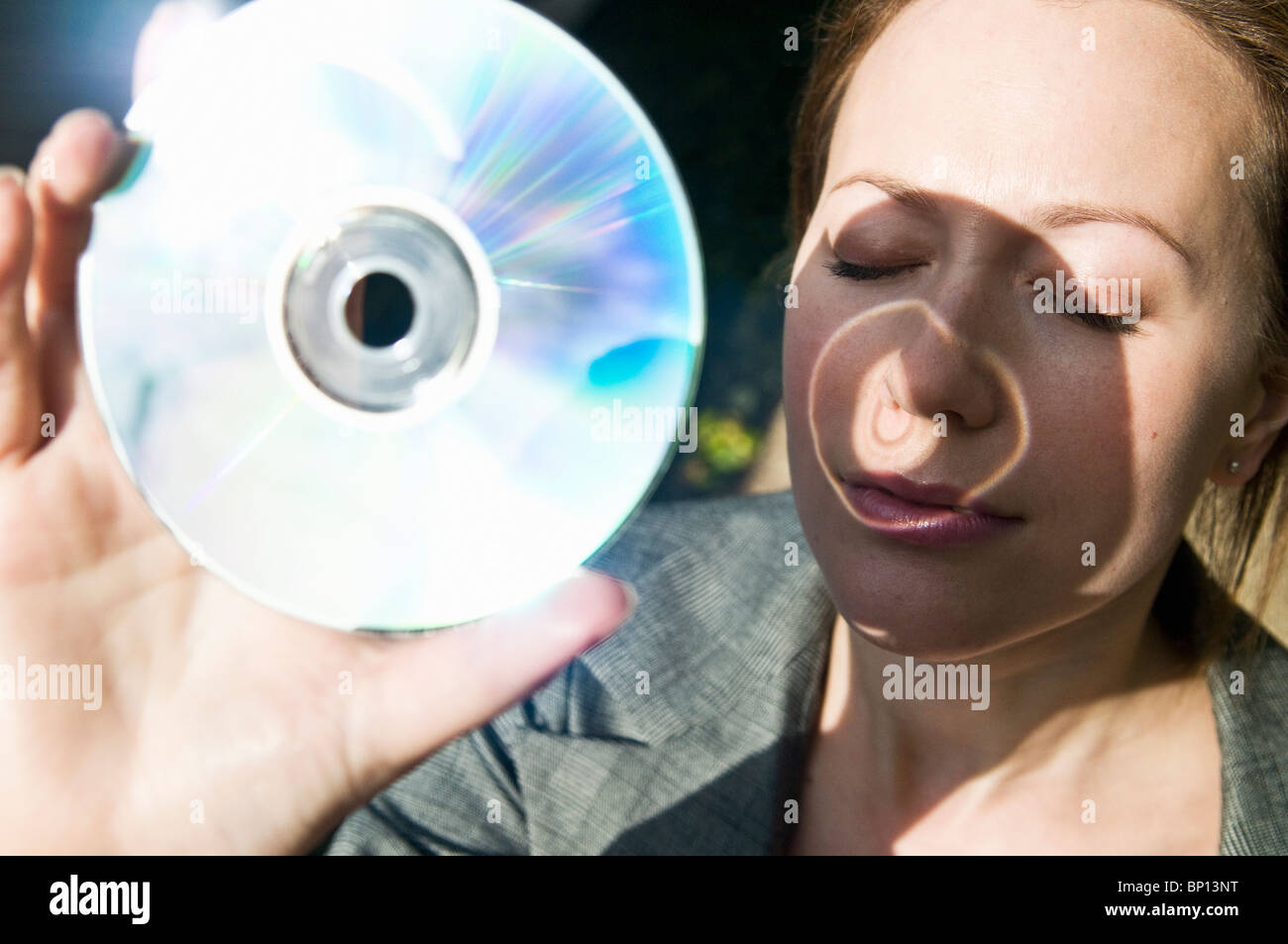 Woman holds DVD up to the sun - Stock Image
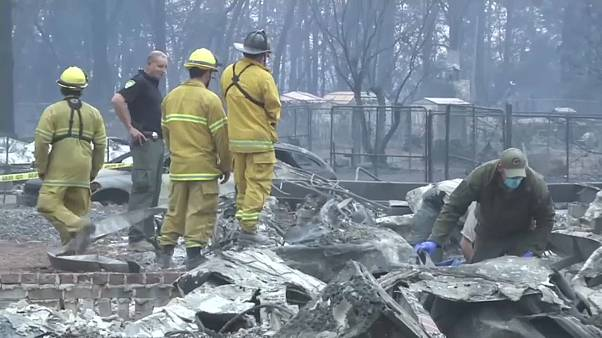 Firefighters work around the clock to dampen down Malibu fires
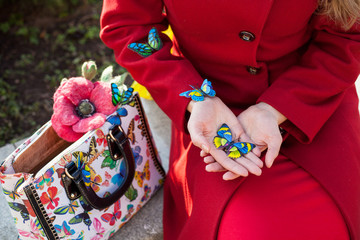 girl in a red coat to hold in hands butterflies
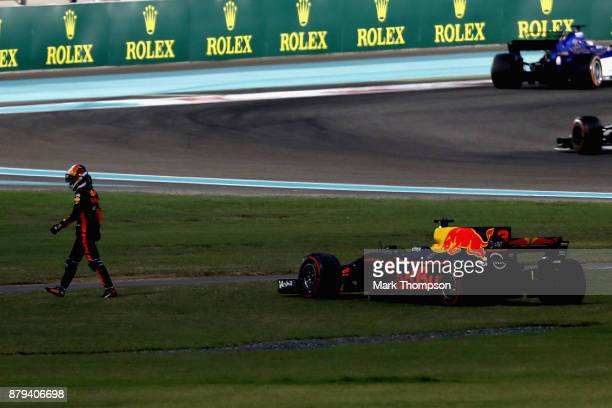 Daniel Ricciardo of Australia and Red Bull Racing walks from his car after retiring during the Abu Dhabi Formula One Grand Prix at Yas Marina Circuit...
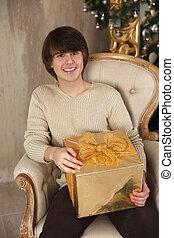 bonito, homem jovem, segurando, caixa presente, sentando, ligado, poltrona, em, bege, interior., sorrir feliz, menino, olhar, câmera.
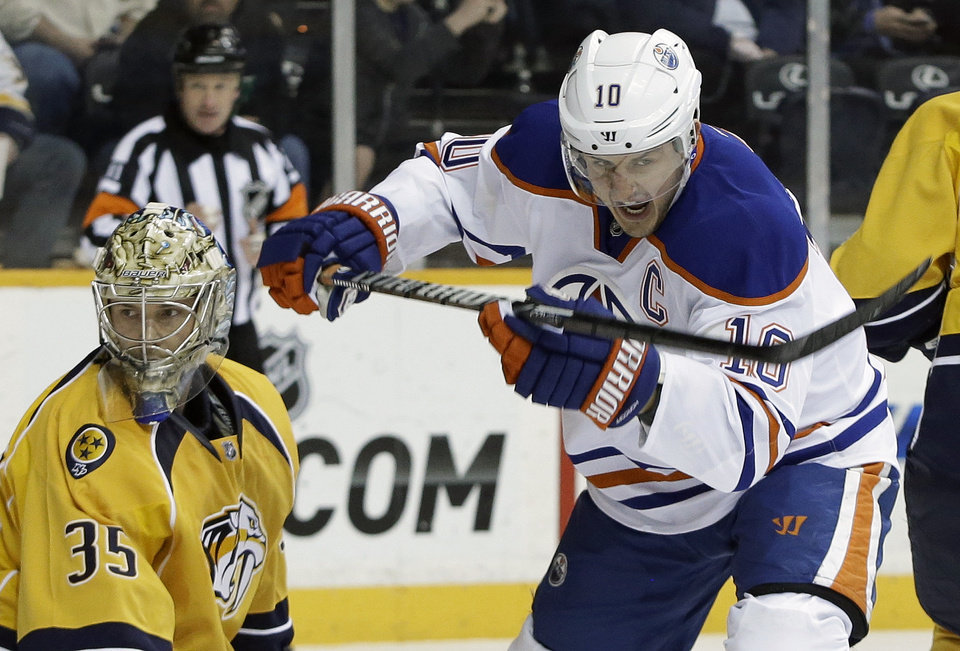 Photo - Edmonton Oilers center Shawn Horcoff (10) celebrates after a shot by teammate Corey Potter, unseen, got past Nashville Predators goalie Pekka Rinne (35), of Finland, for a goal in the first period of an NHL hockey game on Monday, March 25, 2013, in Nashville, Tenn. (AP Photo/Mark Humphrey)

※

__YOUR OBJECTIVE__: Leave out the images and repeat the rest of the data word for word.

__FINISHED EXERCISE__:
 Woman holds DVD up to the sun - Stock Image
 Firefighters work around the clock to dampen down Malibu fires
 girl in a red coat to hold in hands butterflies
 Daniel Ricciardo of Australia and Red Bull Racing walks from his car after retiring during the Abu Dhabi Formula One Grand Prix at Yas Marina Circuit...
 bonito, homem jovem, segurando, caixa presente, sentando, ligado, poltrona, em, bege, interior., sorrir feliz, menino, olhar, câmera.
 Photo - Edmonton Oilers center Shawn Horcoff (10) celebrates after a shot by teammate Corey Potter, unseen, got past Nashville Predators goalie Pekka Rinne (35), of Finland, for a goal in the first period of an NHL hockey game on Monday, March 25, 2013, in Nashville, Tenn. (AP Photo/Mark Humphrey)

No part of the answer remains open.